Uma grande massa de indivíduos tem espalhado falácias como essas: i. sangue na cabeça atrai espíritos obsessores (ajògúns, kiumbas e égún diversos) para vida da pessoa; ii. sangue na cabeça atrai azar e fecha os caminhos da pessoa; iii. sangue na cabeça fecha as conexões mediúnicas da pessoa; iv. Sangue na cabeça atrai a morte (ikù) etc. Uma miríade de sandices e crendices espalhadas aos quatro cantos a revelia do bom senso, do esclarecimento e da fundamentação religiosa.
No contexto da Quimbanda, primeiro esclareço um fato: as vertentes tradicionais de Quimbanda como a Nàgô, Mussurumim e Malê, não operam em hipótese alguma com sangue na cabeça no momento da iniciação; mas algumas vertentes como a Nàgô possuem, por outro lado, inúmeros fundamentos de medicinas mágicas onde o sangue pode ir ou não na cabeça, assim como ocorre no Culto Tradicional Yorùbá, i.e. o culto africano aos òrìṣà, o Iṣéṣé Làgbà.
Segundo, no que envolve essa discussão nas dimensões da Quimbanda, o tabu que tem se tentado estabelecer é esse: em culto de Exu e Pombagira não vai sangue na cabeça.
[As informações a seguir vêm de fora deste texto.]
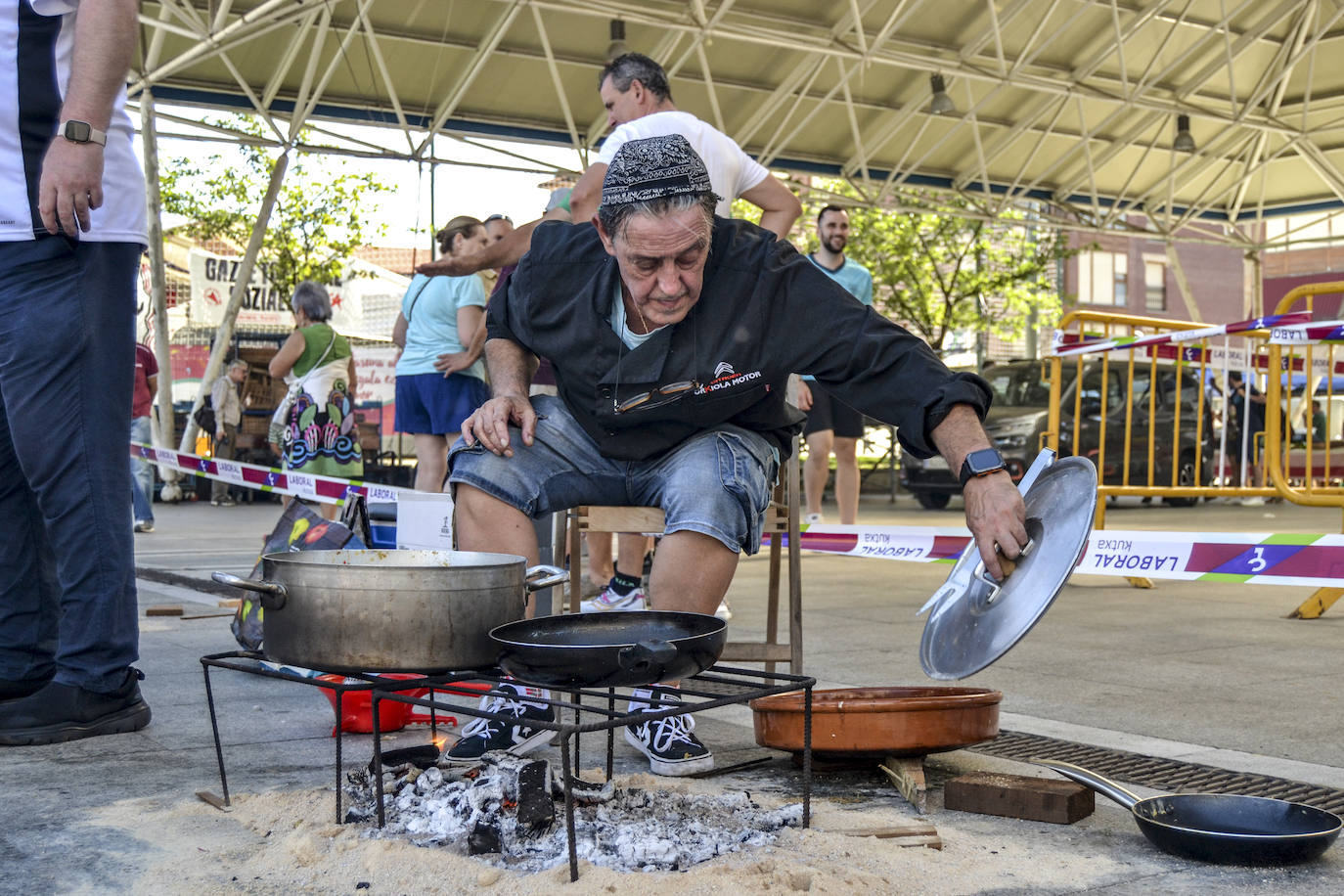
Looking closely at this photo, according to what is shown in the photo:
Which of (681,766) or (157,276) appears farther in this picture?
(157,276)

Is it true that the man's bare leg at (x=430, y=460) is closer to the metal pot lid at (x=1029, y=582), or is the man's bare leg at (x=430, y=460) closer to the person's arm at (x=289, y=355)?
the person's arm at (x=289, y=355)

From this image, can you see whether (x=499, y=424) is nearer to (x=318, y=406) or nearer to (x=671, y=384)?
(x=671, y=384)

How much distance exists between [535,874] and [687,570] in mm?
896

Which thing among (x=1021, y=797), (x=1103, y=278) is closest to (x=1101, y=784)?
(x=1021, y=797)

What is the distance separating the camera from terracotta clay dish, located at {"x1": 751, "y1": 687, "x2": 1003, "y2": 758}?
2707 mm

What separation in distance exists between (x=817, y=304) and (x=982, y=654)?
0.93m

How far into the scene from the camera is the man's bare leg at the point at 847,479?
7.86 metres

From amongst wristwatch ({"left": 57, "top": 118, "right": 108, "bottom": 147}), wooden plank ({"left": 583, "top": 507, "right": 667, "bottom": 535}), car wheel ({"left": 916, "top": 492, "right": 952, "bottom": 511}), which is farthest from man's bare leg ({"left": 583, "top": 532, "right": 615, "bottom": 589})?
car wheel ({"left": 916, "top": 492, "right": 952, "bottom": 511})

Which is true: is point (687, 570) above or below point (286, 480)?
below

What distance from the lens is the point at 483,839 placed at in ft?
7.32

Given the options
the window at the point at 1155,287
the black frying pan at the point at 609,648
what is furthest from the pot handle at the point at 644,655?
the window at the point at 1155,287

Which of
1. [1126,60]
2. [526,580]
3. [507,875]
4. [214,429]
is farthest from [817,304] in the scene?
[1126,60]

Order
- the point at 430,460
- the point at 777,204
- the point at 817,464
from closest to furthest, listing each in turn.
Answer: the point at 777,204, the point at 430,460, the point at 817,464

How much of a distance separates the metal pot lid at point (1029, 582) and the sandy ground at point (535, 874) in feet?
1.12
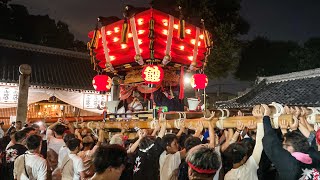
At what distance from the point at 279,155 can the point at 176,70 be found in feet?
35.2

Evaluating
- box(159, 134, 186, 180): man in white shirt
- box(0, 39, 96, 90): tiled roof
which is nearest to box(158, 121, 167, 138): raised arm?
box(159, 134, 186, 180): man in white shirt

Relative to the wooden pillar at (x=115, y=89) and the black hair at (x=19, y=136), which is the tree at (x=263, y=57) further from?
the black hair at (x=19, y=136)

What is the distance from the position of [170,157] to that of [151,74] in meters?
6.54

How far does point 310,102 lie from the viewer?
14.5m

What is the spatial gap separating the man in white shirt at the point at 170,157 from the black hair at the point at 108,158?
68.8 inches

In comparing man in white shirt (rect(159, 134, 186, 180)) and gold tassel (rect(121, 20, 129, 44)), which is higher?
gold tassel (rect(121, 20, 129, 44))

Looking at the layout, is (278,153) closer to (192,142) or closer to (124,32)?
(192,142)

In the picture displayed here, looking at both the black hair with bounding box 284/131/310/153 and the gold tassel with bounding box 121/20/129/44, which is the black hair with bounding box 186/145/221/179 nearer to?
the black hair with bounding box 284/131/310/153

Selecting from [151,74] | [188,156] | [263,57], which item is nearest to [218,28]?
[151,74]

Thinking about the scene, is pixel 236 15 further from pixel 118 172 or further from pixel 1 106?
pixel 118 172

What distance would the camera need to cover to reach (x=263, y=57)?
31609 millimetres

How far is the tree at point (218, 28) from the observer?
752 inches

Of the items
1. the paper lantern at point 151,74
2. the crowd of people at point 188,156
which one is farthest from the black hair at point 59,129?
the paper lantern at point 151,74

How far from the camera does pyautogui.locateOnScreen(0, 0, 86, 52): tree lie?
32.2m
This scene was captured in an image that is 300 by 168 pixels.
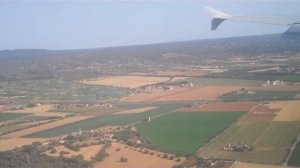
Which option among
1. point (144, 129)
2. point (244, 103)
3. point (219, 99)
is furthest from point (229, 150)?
point (219, 99)

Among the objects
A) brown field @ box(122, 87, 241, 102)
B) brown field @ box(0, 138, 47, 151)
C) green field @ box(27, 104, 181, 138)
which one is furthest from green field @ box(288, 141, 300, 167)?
brown field @ box(122, 87, 241, 102)

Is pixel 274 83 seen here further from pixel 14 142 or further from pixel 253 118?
pixel 14 142

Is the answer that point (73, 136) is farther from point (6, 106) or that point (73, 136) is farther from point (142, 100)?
point (6, 106)

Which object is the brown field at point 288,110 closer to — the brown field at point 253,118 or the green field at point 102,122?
the brown field at point 253,118

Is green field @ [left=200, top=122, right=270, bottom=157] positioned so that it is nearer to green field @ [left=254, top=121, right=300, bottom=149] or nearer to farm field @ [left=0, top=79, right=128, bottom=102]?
green field @ [left=254, top=121, right=300, bottom=149]

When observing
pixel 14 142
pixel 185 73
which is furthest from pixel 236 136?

Esse tabu é resquício dos antigos Candomblés, ainda do tempo em que não se costumava fazer iniciações para Èṣú òrìṣà, porque ele era associado ao Diabo: não se planta o Diabo no Orí de ninguém, assim pensavam. Assim, é apenas na contemporaneidade – após a chegada de Ifá no Brasil – que nasce o costume nos Candomblés de se fazer iniciações para Èṣú, já desassociado do imaginário sincrético do Diabo. Mas desse tempo deriva a criação deste tabu, de que quando se trata com Exu e Pombagira, não vai sangue no Orí.
Entende que é um tabu criado? Um dogma que vem do Candomblé seguido cegamente por um séquito de incautos da cultura da Macumba. Se sangue no Orí fizesse mal, como disseminam os apocalípticos de algumas vertentes da Quimbanda no Brasil, então Ifá, Iṣéṣé Làgbà e o Candomblé – que plantam a força de òrìṣà no Orí de seus adeptos, carregado pelo poder mágico do eje (sangue) – atrapalhariam a vida de todos, levando-os a morte. Quando ao contrário, são tradições que promovem um profundo processo de cura ancestral e progresso em todas as áreas da vida.
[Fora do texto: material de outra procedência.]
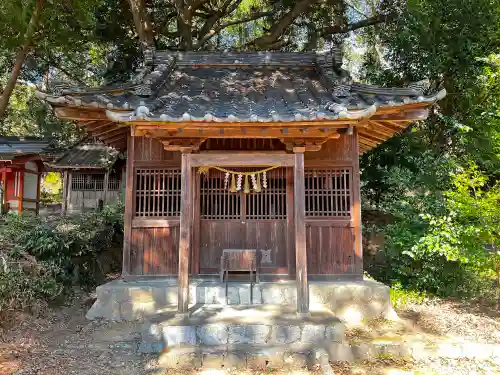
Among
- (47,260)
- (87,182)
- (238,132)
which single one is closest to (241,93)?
(238,132)

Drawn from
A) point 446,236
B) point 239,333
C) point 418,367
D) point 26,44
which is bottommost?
point 418,367

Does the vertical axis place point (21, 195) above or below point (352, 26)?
below

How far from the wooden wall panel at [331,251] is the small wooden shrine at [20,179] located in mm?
14545

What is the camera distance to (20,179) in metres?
16.8

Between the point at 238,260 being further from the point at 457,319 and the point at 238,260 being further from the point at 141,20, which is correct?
the point at 141,20

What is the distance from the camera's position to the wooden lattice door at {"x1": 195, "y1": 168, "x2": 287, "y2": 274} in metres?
7.82

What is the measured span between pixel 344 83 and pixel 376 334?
4.77m

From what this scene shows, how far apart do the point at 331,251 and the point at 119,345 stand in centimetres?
440

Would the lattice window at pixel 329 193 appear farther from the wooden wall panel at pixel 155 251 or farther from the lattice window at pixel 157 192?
the wooden wall panel at pixel 155 251

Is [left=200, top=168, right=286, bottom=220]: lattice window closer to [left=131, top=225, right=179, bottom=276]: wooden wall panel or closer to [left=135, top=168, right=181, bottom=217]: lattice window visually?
[left=135, top=168, right=181, bottom=217]: lattice window

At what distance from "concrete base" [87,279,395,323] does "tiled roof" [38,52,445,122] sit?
3.31m

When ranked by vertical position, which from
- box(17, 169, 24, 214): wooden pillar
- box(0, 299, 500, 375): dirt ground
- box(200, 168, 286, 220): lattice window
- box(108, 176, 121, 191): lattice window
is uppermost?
box(108, 176, 121, 191): lattice window

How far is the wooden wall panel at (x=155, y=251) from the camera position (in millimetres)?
7660

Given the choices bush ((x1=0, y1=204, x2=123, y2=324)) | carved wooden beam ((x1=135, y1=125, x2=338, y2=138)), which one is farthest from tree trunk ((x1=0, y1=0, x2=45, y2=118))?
carved wooden beam ((x1=135, y1=125, x2=338, y2=138))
Outra origem para este tabu, assim tem sido estabelecido por alguns sacerdotes, é a herança de Èṣú òrìṣà como o bara do Candomblé, i.e. o corpo! Nem todo Èṣú no Candomblé é bara e o Exu de Quimbanda não é corpo! Isso tem de ficar muito claro porque essa é uma associação que tentam estabelecer forçadamente; por mais que o Exu-Diabo da Quimbanda seja inspirado e receba influência de Èṣú òrìṣà, como demonstrei no livro Ganga: a Quimbanda no Renascer da Magia, ele não é o bara do Candomblé, ou seja, Exu-Diabo da Quimbanda não é dono do corpo de ninguém.
Se atente aqui: Èṣú bara no Candomblé não apresenta transe/possessão; diferente de Èṣú olórí, i.e. o Èṣú dono do Orí, que apresenta transe. Então pensa: Se no Candomblé o Èṣú bara (do corpo) não se apresenta em transe, porque o Exu-Diabo da Quimbanda, supostamente corpo, se manifesta em terra. Essa conexão que tentam estabelecer entre o bara do Candomblé e o Exu-Diabo da Quimbanda como corpo, simplesmente não faz sentido nenhum.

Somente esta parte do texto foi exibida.